Guillermo Pacheco Tabe es un ser extraño. Por sus venas corren gustos por el dinero fácil, la corrupción, el amor por los caballos y la charrería, así como su admiración por delincuentes profesionales.
Antes del interinato, en el que hizo y deshizo a placer, nadie daba un cacahuate por el junior. Por eso cuando su abuelo llegó a la gubernatura de Puebla supo que era su oportunidad para amasar una fortuna. A espaldas del patriarca metió mano en contratos, licitaciones, adjudicaciones para favorecer a propios y extraños, siempre y cuando participaran con su respectivo moche.
El ansia por brillar llevó a Guillo Pacheco a confundir el negocio al amparo del poder con la extorsión. Más de una vez se metió en problemas, más de una vez tuvieron que intervenir sus más allegados para salvarle el pellejo.
Una de esas torpezas, por ejemplo, lo llevaron a exiliarse por decisión propia. Dejó Puebla y se entronizó en Estados Unidos. Antes, nos dicen diferentes fuentes, tuvo que recurrir al auxilio del otrora operador estrella de morenovallismo —hoy preso en un penal federal— para que fuera liberado de sus captores, quienes le exigían pagar por sus fechorías. Otro junior, cómplice de sus correrías, intervino para pedir el favor.
Con la llegada de Miguel Barbosa Huerta a Casa Aguayo, la fiesta se terminó para Guillo Pacheco. Quiso meter mano como estaba acostumbrado y fue corrido de inmediato. Eso le generó la muina contra la 4T y su cabeza.
La historia ya la sabemos: Comenzó a complotar con La Banda de los Conejos, cuyos integrantes le conocen muy bien sus fechorías y por eso lo doblaron, para financiar a medios de pésima reputación, lo mismo que plumas estercoleras. El problema fue que Guillo y su banda no midieron dimensiones y tocaron las fibras más sensibles de cualquier persona: La familia.
Como le decía líneas arriba, antes del interinato nadie daba un peso por el junior, a quien lo único bueno que le reconocían era su afición por la charrería y la capacidad para liderar a Ganadera Santa Isabel.

▶ Conjunto de tareas
1. Resume el párrafo del texto que empieza con "Antes del interinato, en el que hizo" en menos palabras, sin perder sus hechos principales.
2. Extrae del texto, copiado sin cambios, el fragmento que arranca en las palabras "El ansia por" y termina después de "pedir el favor.".

▶ Sección de datos
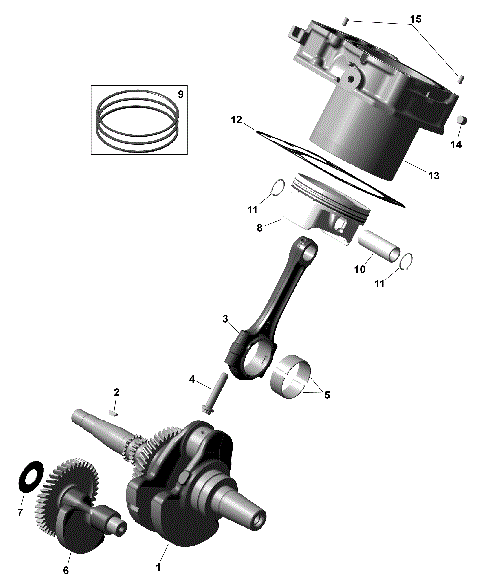 15
9
12
14
13
11
8
10
11
3
4
5
2
7
6
1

▶ Soluciones
1. Antes del interinato nadie apostaba por el junior. Cuando su abuelo llegó a la gubernatura de Puebla, vio la ocasión de amasar una fortuna. A espaldas del patriarca, intervino en contratos, licitaciones y adjudicaciones para favorecer a propios y extraños, siempre que pagaran su moche.

2.
El ansia por brillar llevó a Guillo Pacheco a confundir el negocio al amparo del poder con la extorsión. Más de una vez se metió en problemas, más de una vez tuvieron que intervenir sus más allegados para salvarle el pellejo.
Una de esas torpezas, por ejemplo, lo llevaron a exiliarse por decisión propia. Dejó Puebla y se entronizó en Estados Unidos. Antes, nos dicen diferentes fuentes, tuvo que recurrir al auxilio del otrora operador estrella de morenovallismo —hoy preso en un penal federal— para que fuera liberado de sus captores, quienes le exigían pagar por sus fechorías. Otro junior, cómplice de sus correrías, intervino para pedir el favor.